- _Goal of the exercise_
Please pull out every line of the listing below that contains the word "catalogue", and copy each such line in full.

--- begin The data ---

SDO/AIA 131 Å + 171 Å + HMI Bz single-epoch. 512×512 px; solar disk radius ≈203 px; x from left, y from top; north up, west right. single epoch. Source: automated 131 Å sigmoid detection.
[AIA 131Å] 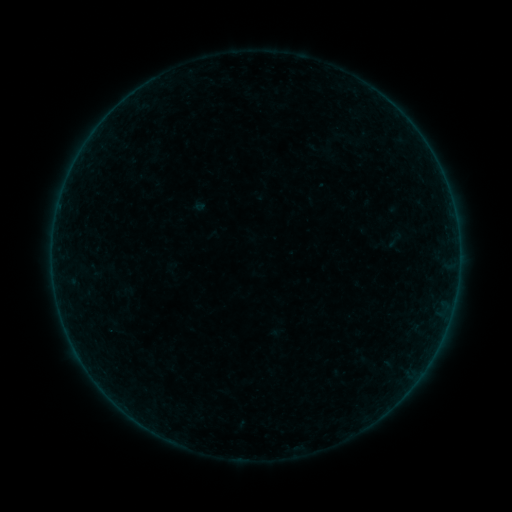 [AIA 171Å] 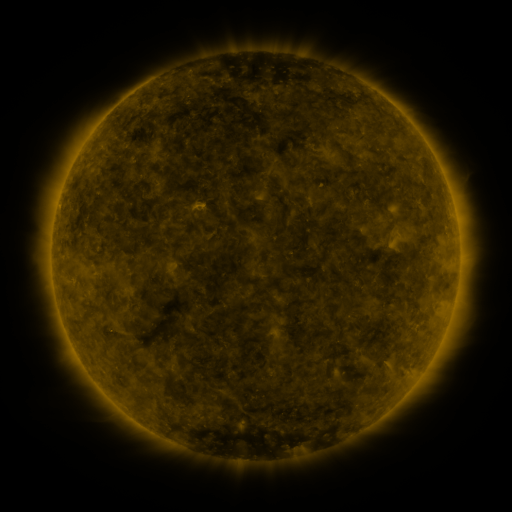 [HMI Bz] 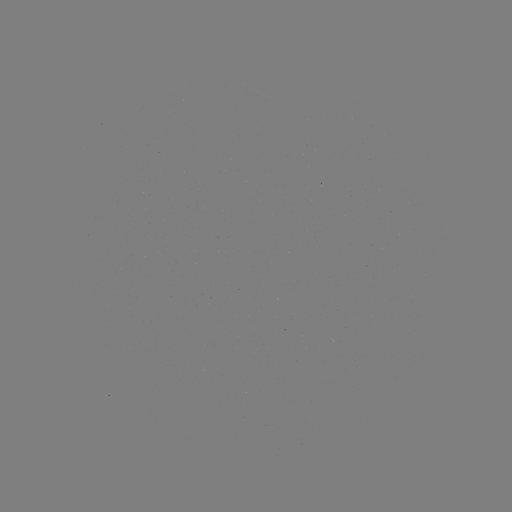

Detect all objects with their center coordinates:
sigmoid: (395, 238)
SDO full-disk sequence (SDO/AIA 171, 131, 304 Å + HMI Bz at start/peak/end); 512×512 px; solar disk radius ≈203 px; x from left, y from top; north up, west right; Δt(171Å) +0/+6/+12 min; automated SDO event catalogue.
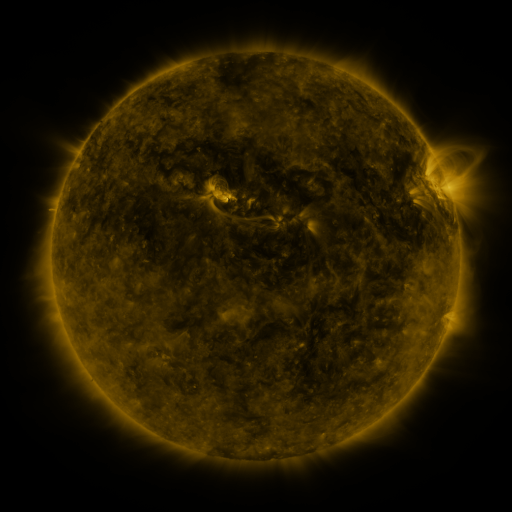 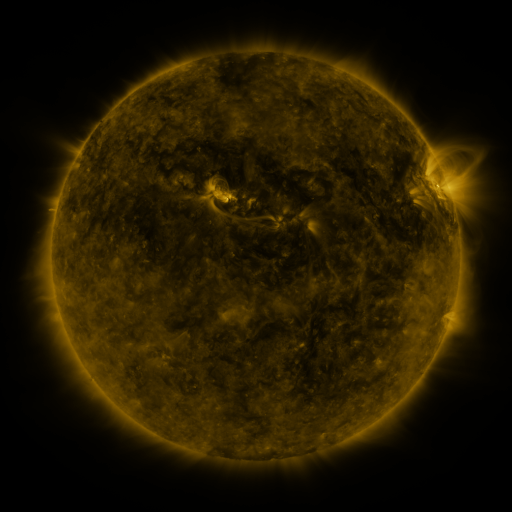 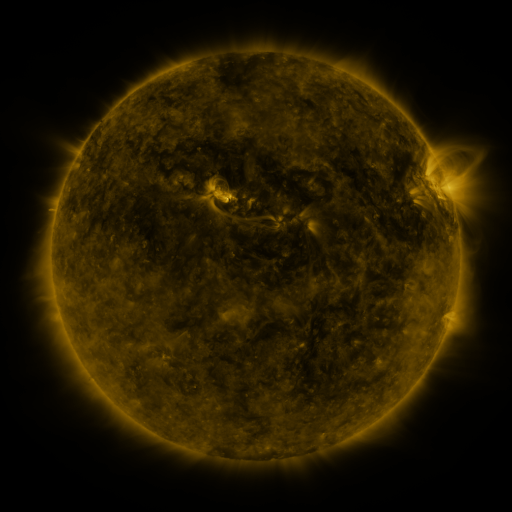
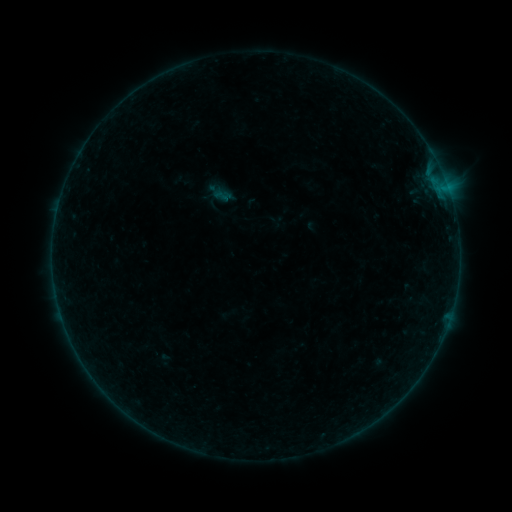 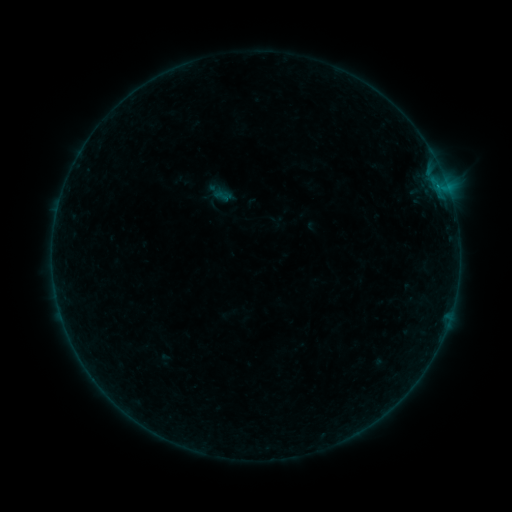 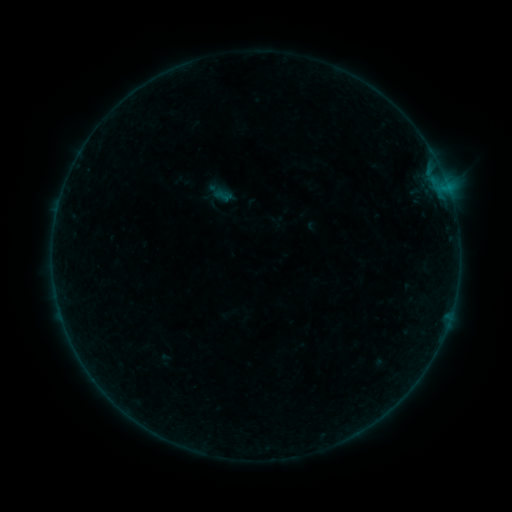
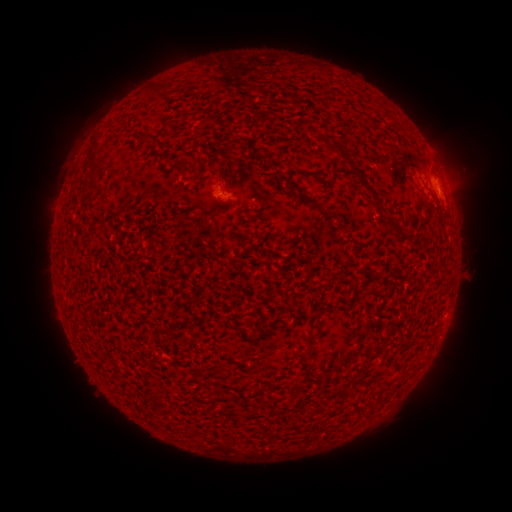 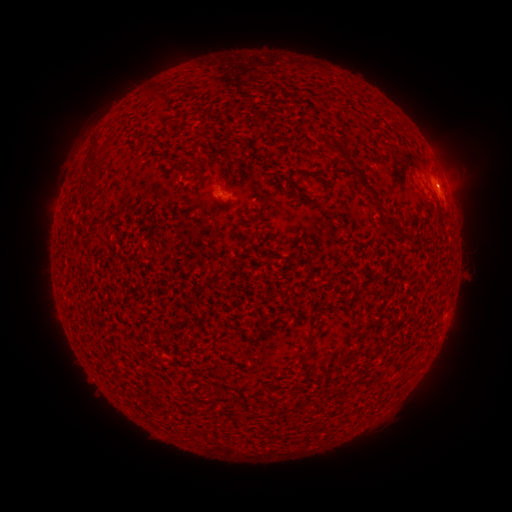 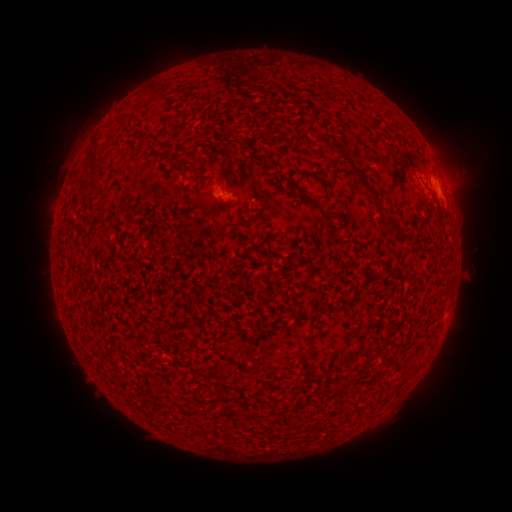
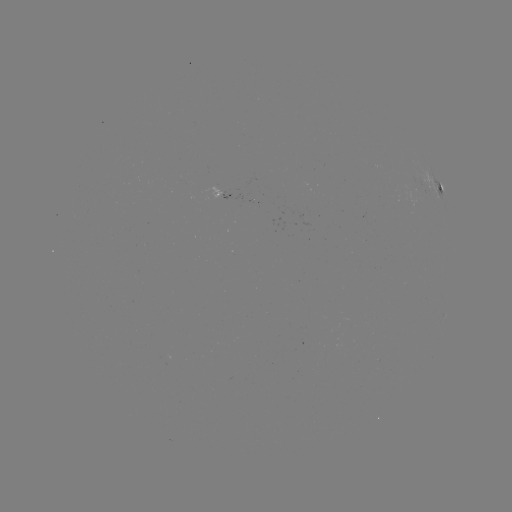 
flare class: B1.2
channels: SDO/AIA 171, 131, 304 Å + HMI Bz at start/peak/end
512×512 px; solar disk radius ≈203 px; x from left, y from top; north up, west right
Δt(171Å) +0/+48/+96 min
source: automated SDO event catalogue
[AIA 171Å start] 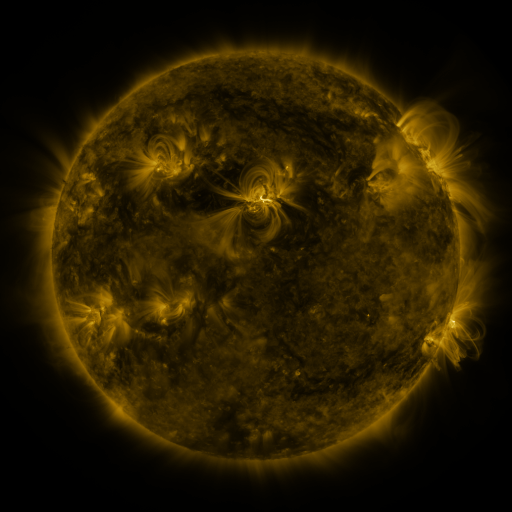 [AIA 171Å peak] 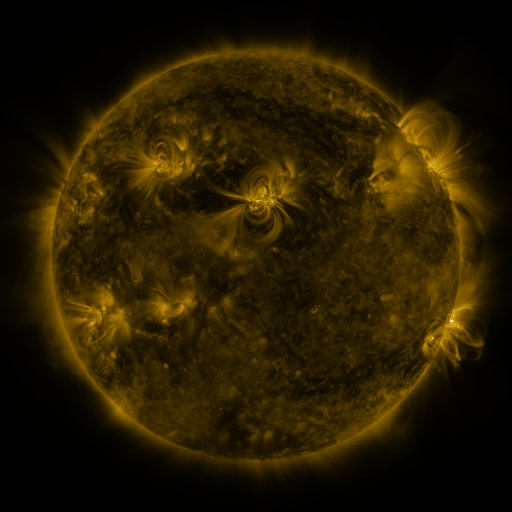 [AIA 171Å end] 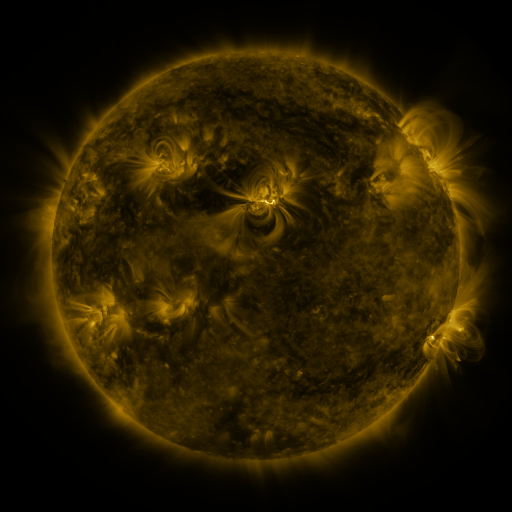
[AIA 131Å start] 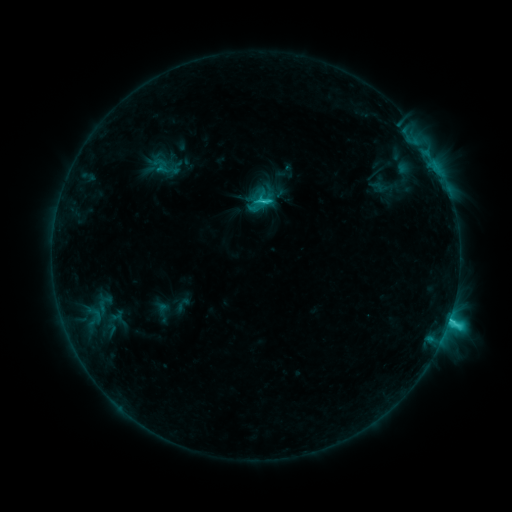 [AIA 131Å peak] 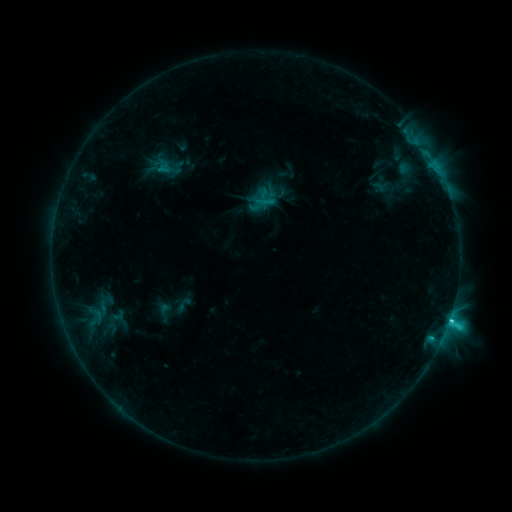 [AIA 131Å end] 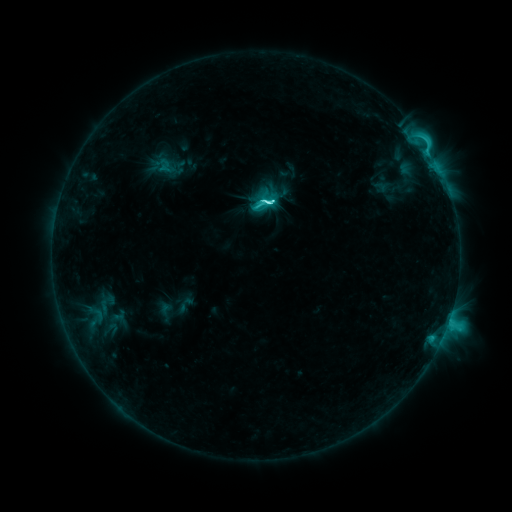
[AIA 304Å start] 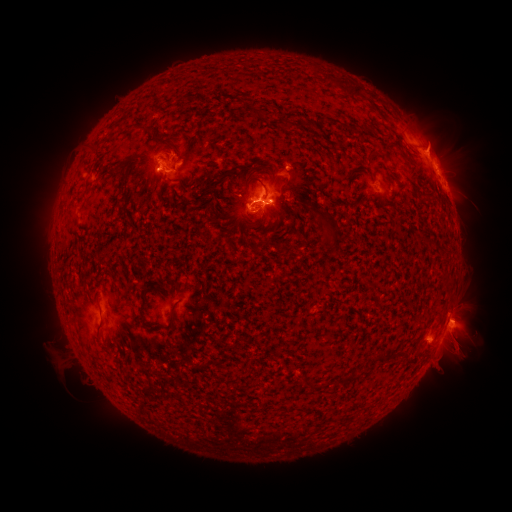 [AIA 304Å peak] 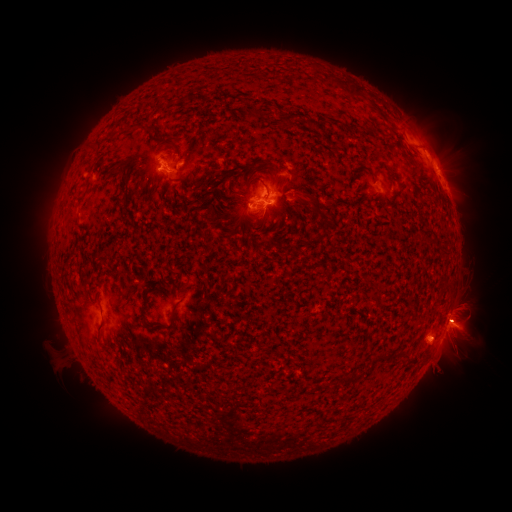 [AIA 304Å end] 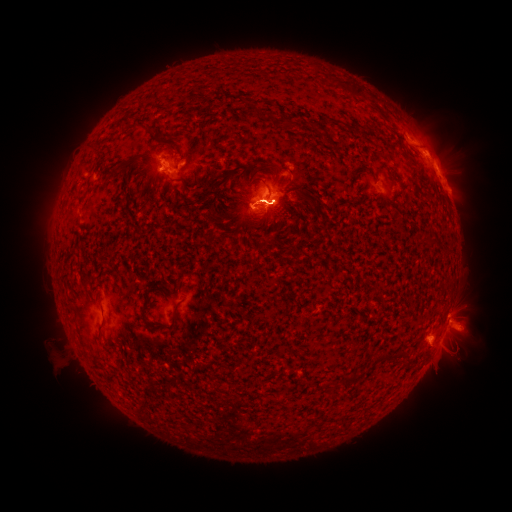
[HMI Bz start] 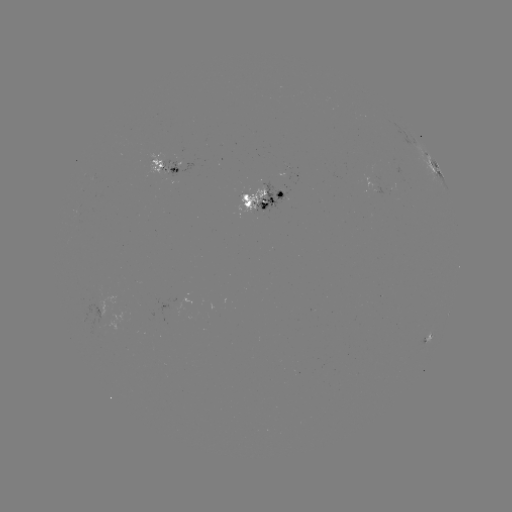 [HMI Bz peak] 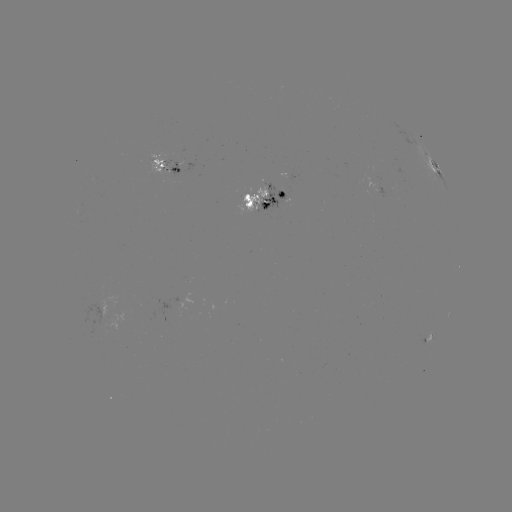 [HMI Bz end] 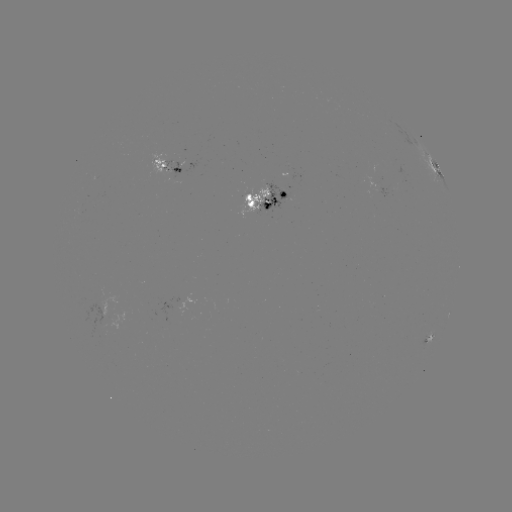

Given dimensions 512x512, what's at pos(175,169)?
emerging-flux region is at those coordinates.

--- end The data ---

- _Response to this exercise_
SDO full-disk sequence (SDO/AIA 171, 131, 304 Å + HMI Bz at start/peak/end); 512×512 px; solar disk radius ≈203 px; x from left, y from top; north up, west right; Δt(171Å) +0/+6/+12 min; automated SDO event catalogue.
source: automated SDO event catalogue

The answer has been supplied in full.